Date uploaded: 2022-03-15 21:17:42
President Joe Biden predicted that banning energy imports from Russia would deal a powerful blow to Russian President Vladimir Putin’s war machine. But he also warned that it would likely drive gas prices even higher in the United States, which he said should motivate the U.S. to accelerate the transition to clean energy.
“If we do what we can, it will mean that no one has to worry about the price at the gas pump in the future,” he said. “That’ll mean tyrants like Putin won’t be able to use fossil fuels as weapons against other nations.”
Politicians often talk about the need for the U.S. to be energy dependent but seldom define exactly what that means. If the definition is producing enough energy domestically so that Americans no longer have to buy it from the rest of the world, by some measures the U.S. has already crossed that threshold.
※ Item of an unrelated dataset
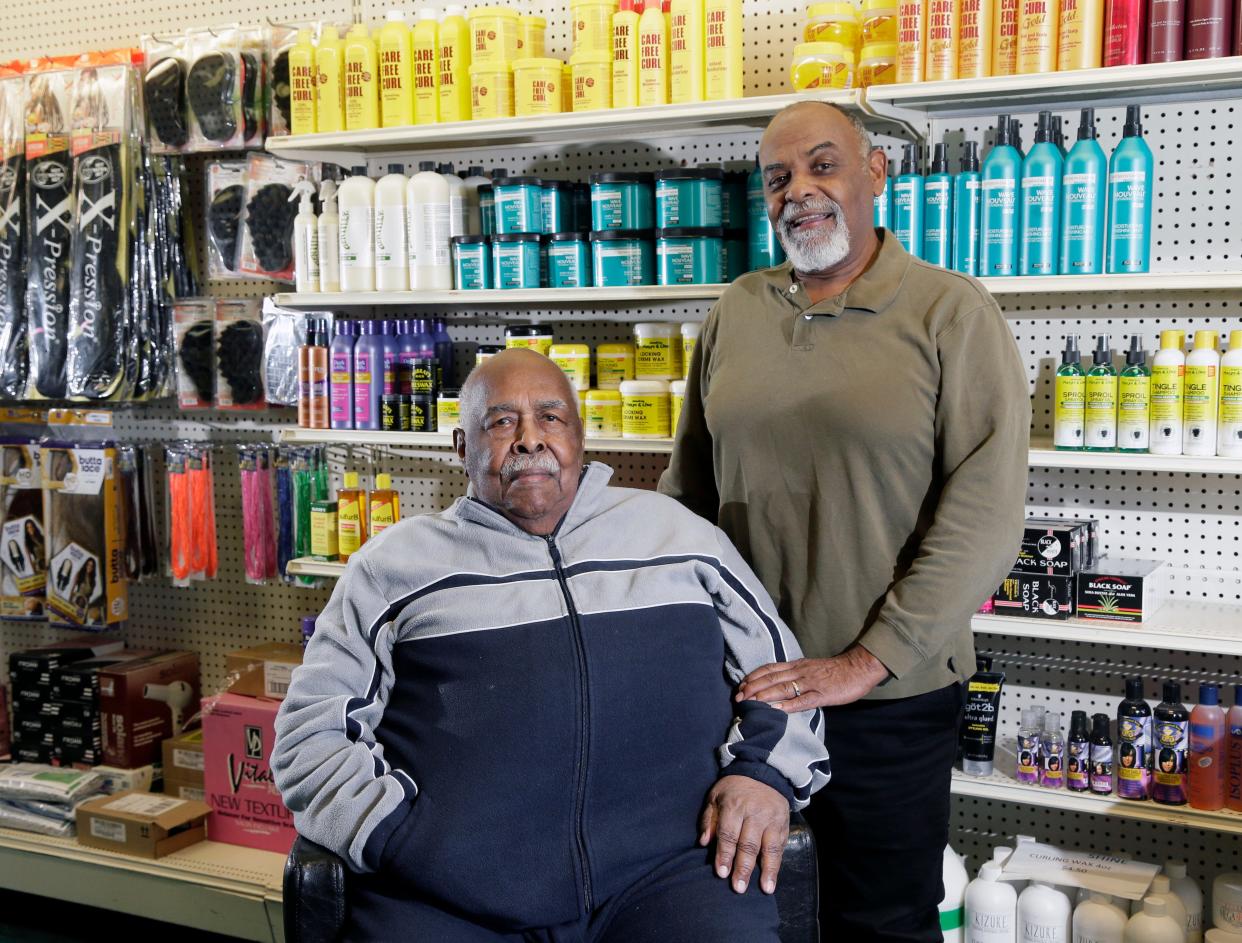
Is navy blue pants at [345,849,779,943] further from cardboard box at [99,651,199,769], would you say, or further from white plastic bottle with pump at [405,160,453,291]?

Up to the early 1950s, the United States imported relatively small amounts of energy from foreign sources, according to the U.S. Energy Information Administration. In the mid-‘50s, the U.S. began to import greater amounts of crude oil and petroleum products, such as gasoline and distillate fuels, to fill the gap between petroleum consumption and domestic production.
But over time that trend reversed.
In 2019 and 2020, the U.S. exported more primary energy (energy in its raw form) than it imported – the first time that had happened since 1952, the agency said.
There are currently more than 9,100 leases the federal government has approved that oil companies have yet to drill on as well as another 4,600 that are pending review, according to the federal Bureau of Land Management.